Pemerintah dan BI ‘Pede’ Ekonomi Membaik Akhir Tahun

Jakarta | Jurnal Asia
Gubernur Bank Indonesia (BI), Agus Martowardojo optimistis pertumbuhan ekonomi Indonesia pada semester II akan jauh lebih baik dibandingkan semester I tahun ini. Ada beberapa hal yang men­dukung optimisme ter­sebut. Salah satunya realisasi pen­yerapan anggaran pe­merintah yang sudah mulai meningkat saat ini.

Menurut Agus, pada semes­ter II ada beberapa kebijakan sti­mulus ekonomi pemerintah yang belum direalisasikan. Dengan percepatan proyek yang dilakukan, penyerapan pemerintah sudah mulai te­rakselerasi.

“Kementerian Pekerjaan Umum dan Perumahan Rakyat (PUPR) tendernya kan sudah ham­pir 93 persen dari projek dan programnya. Bantuan desa juga sudah kan,” kata Agus di Kantor Otoritas Jasa Keuangan (OJK), Senin 27 Juli 2015.

Sebagai informasi, pada triwulan I, pertumbuhan In­donesia hanya sebesar 4,7 persen. Meskipun diperkirakan tidak mencapai target APBN-P 2015 sebesar 5,7 persen, pada triwulan ke II dan III di­per­kirakan ekonomi bisa tumbuh masing-masing 5,2 dan 5,3 persen. “Semester I belum terlalu baik, tapi kita yakin di semester II,” katanya.

Optimisme senada juga di­sam­paikan Menteri Keuangan Bambang Brodjonegoro di Kom­pleks Istana Kepresidenan. Menurutnya, ekonomi Indonesia pada triwulan II dan triwulan II tahun ini.
Peningkatan konsumsi rumah tangga pada saat Ramadhan dan Lebaran, menjadi salah satu faktor pendorong peningkatan ekonomi tersebut. “Realisasinya (triwulan II) Sama atau sedikit‎ lebih baik dibanding triwulan I. (Lebaran) ya mungkin menolong di tri­wulan III,” kata Menkeu.
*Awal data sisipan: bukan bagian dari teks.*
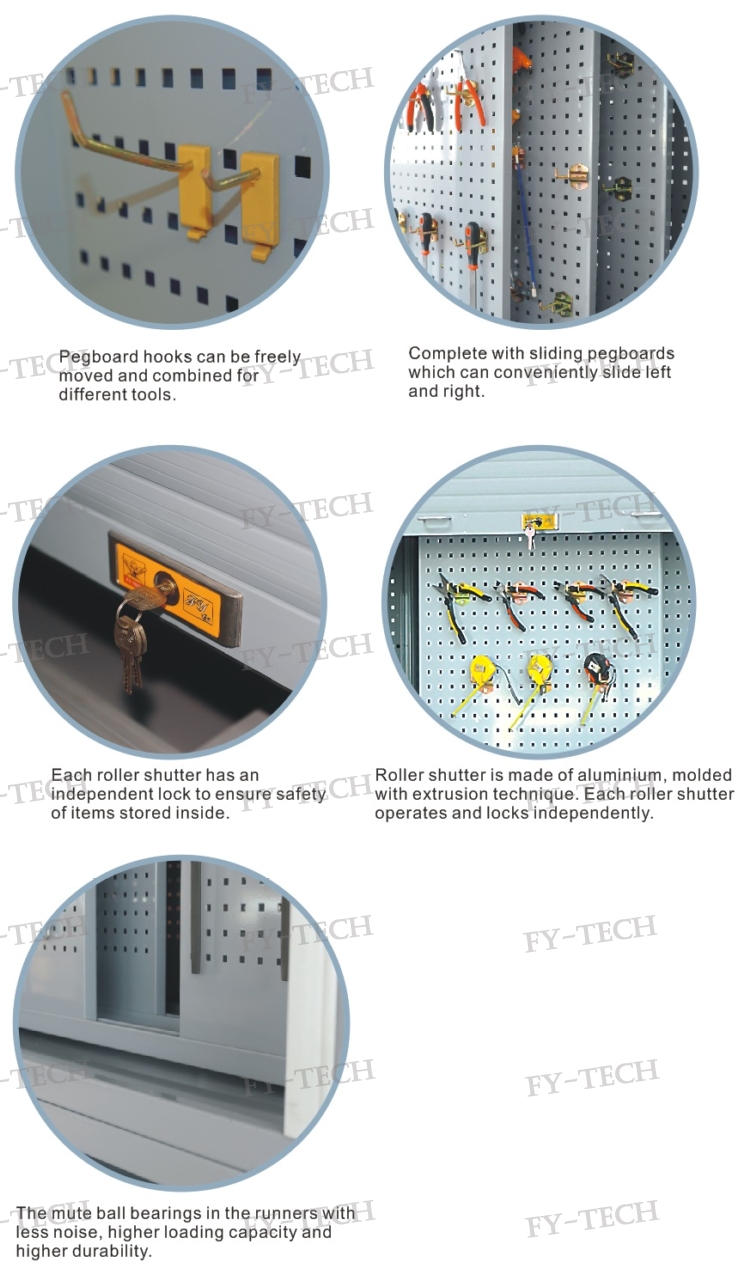 Pegboard hooks can be freely moved and combined for different tools.

Complete with sliding pegboards which can conveniently slide left and right.

Each roller shutter has an independent lock to ensure safety of items stored inside.

Roller shutter is made of aluminium, molded with extrusion technique. Each roller shutter operates and locks independently.

The mute ball bearings in the runners with less noise, higher loading capacity and higher durability.

FY-TECH

FY-TECH

FY-TECH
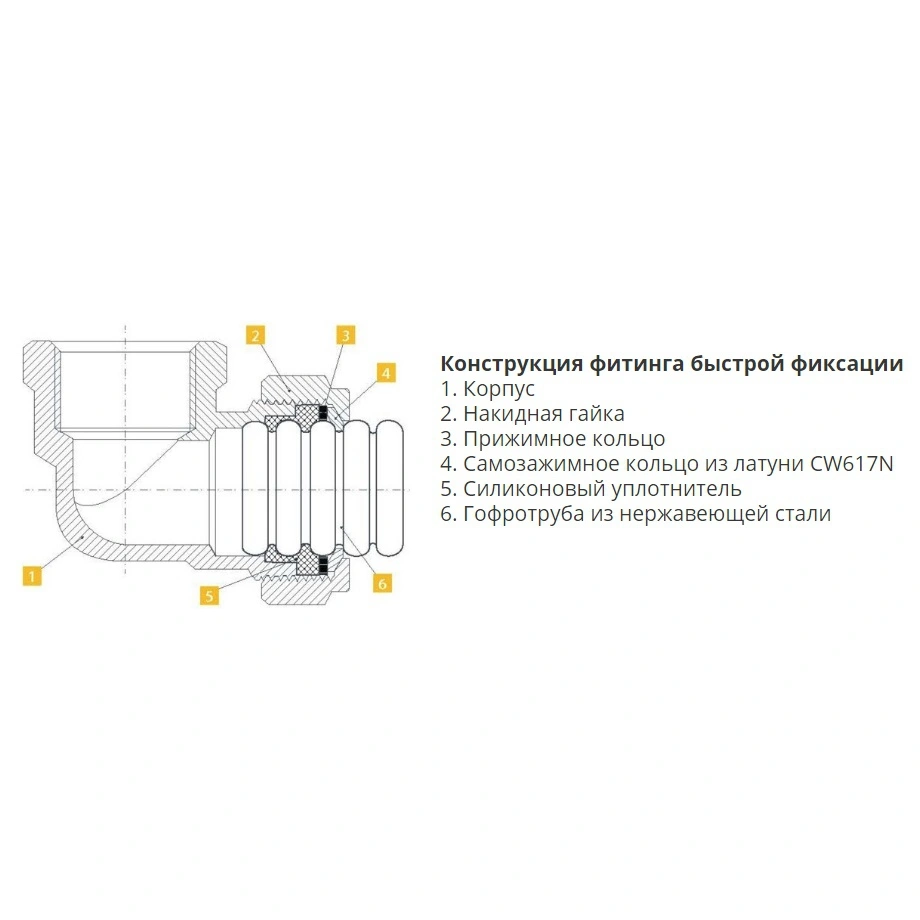 2
3
4
1
5
6

Конструкция фитинга быстрой фиксации
1. Корпус
2. Накидная гайка
3. Прижимное кольцо
4. Самозажимное кольцо из латуни CW617N
5. Силиконовый уплотнитель
6. Гофротруба из нержавеющей стали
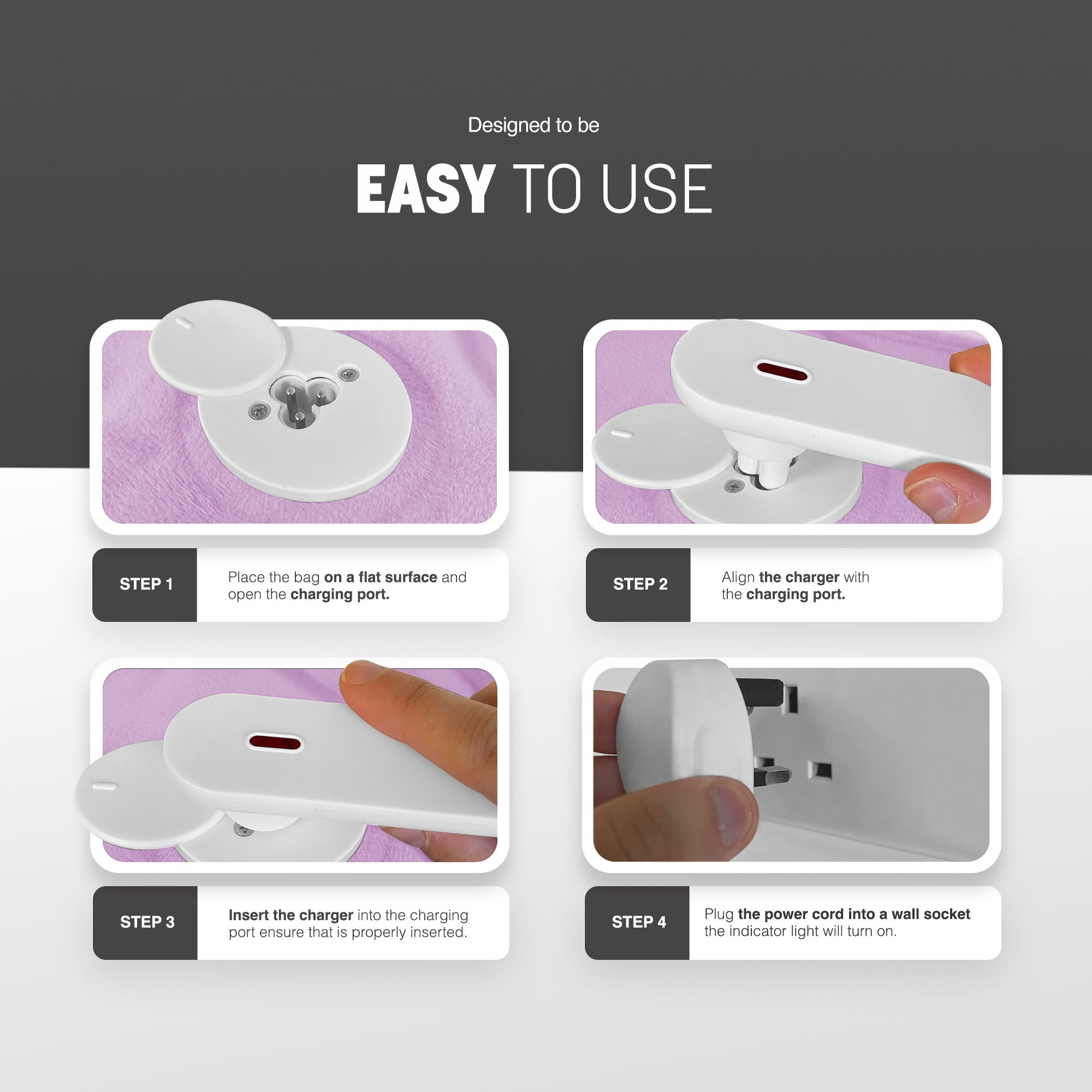 Designed to be

EASY TO USE

STEP 1

Place the bag on a flat surface and open the charging port.

STEP 2

Align the charger with the charging port.

STEP 3

Insert the charger into the charging port ensure that is properly inserted.

STEP 4

Plug the power cord into a wall socket the indicator light will turn on.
Relaksasi Regulasi Industri Pembiayaan
Otoritas Jasa Keuangan (OJK) masih membuka pintu relaksasi regulasi industri pembiayaan, menyusul terus menyusutnya penjualan industri otomotif, baik mobil maupun sepeda motor pada paruh awal tahun ini.

“Ya, itu sangat dimungkinkan melihat kondisi saat ini. Tapi, tentunya uang muka bukan satu-satunya faktor yang memicu perlambatan industri pembiayaan saat ini,” kata Kepala Eksekutif Dewan Pengawas Industri Keuangan Non Bank (IKNB) OJK Firdaus Djaelani di Jakarta, Senin (27/7).

Menurutnya, perlambatan ekonomi makro saat ini juga meyeret daya beli masyarakat sehingga ekonomi riil menjadi terganggu. Hal itu juga terlihat dengan turunnya penjualan sepeda motor dan mobil hingga 20% pada semester I/2015.

Sebagaimana diketahui, OJK berencana untuk me­nu­run­kan DP sesuai tingkat non performing financing atau pembiayaan kredit bermasalah tiap perusahaan pembiayaan. Jika dirinci, setiap pe­ru­sa­haan multifinance yang me­miliki rasio NPF < 5%, DP minimal pembiayaan syariah dan konvensional ditetapkan sebesar 15% untuk kendaraan roda empat. Sebaliknya, perusahaan mul­tifinance yang memiliki rasio NPF > 5 %, DP minimal pembiayaan syariah dan konvensional se­besar 20% untuk kendaraan roda empat. Perbedaan DP minimal an­tara pembiayaan syariah dan kon­vensional hanya diatur da­lam kendaraan roda dua. Pe­rusahaan multifinance yang memiliki rasio NPF <5%, DP minimal pembiayaan syariah sebesar 5% sedangkan kon­vensional 10%. Adapun, DP minimal pe­rusahaan multifinance yang memiliki rasio NPF >5 untuk pembiayaan syariah 10% se­dangkan konvensional 15% untuk kendaraan roda dua. “Sampai saat ini, tingkat kredit bermasalah industri pem­biyaan masih berkisar 2% . OJK akan terus memonitor perkembangan regulasi yang telah dikeluarkan dan berdiskusi dengan asosiasi terkait,” uca­pnya.